START EXTRACTED TEXT
For example, DNA testing could be used to predict meat quality and disease resistance among livestock and "revolutionize animal breeding."

The study noted that genetic modification of animals is technically feasible, even though the technology is at an earlier stage of development than it is with plants.

"In combination with new dissemination methods such as cloning, such techniques could dramatically change livestock production," the study said.

But these new yield-boosting technologies are emerging at a time when polls have shown the public to be increasingly distrustful of science.

Public wary of science solutions

"Social concerns could seriously jeopardize even the judicious application of such new science and technology in providing enormous economic, environmental and social benefits," the report said.

A paper summarizing the series said that concern was a recurring theme.

On a more optimistic note, most of the papers said much more food can be made available by reducing waste and boosting productivity using existing knowledge.

The series was the result of a study undertaken by the United Kingdom's Government Office for Science as one of its "foresight" projects, which examine major issues in the next 20 to 80 years.

"The need for action is urgent given the time required for investment in research to deliver new technologies to those who need them, and for political and social change to take place," wrote John Beddington, head of the office and chief scientific adviser to the U.K. government, in explaining the timing of the study.

The office for science is inviting comments and is scheduled to release its final report in late 2010.
END EXTRACTED TEXT
■ PROBLEMS TO SOLVE
A - Decide whether each statement agrees with the article on farming technology, and support each yes or no with the deciding words from it. (i) Genetic modification of animals is at a less advanced stage of development than it is with plants. (ii) The office for science plans to release its final report in early 2010. (iii) The "foresight" projects examine major issues over the next 10 to 50 years.
B - Quote the article on farming technology from "For example, DNA" to "a recurring theme.".
C - In the article on farming technology, which body undertook the study that produced the series?
The data that come next are not needed.
START SOURCE DATA
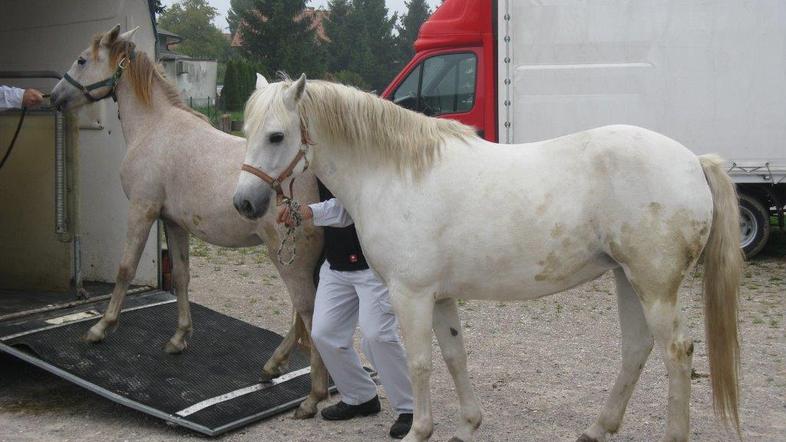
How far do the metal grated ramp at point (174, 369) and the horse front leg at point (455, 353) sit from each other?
END SOURCE DATA
■ OUTPUTS FOR THE TASKS
A -
(i) Yes: "the technology is at an earlier stage of development than it is with plants"
(ii) No: "scheduled to release its final report in late 2010"
(iii) No: "examine major issues in the next 20 to 80 years"

B -
For example, DNA testing could be used to predict meat quality and disease resistance among livestock and "revolutionize animal breeding."

The study noted that genetic modification of animals is technically feasible, even though the technology is at an earlier stage of development than it is with plants.

"In combination with new dissemination methods such as cloning, such techniques could dramatically change livestock production," the study said.

But these new yield-boosting technologies are emerging at a time when polls have shown the public to be increasingly distrustful of science.

Public wary of science solutions

"Social concerns could seriously jeopardize even the judicious application of such new science and technology in providing enormous economic, environmental and social benefits," the report said.

A paper summarizing the series said that concern was a recurring theme.

C - The United Kingdom's Government Office for Science.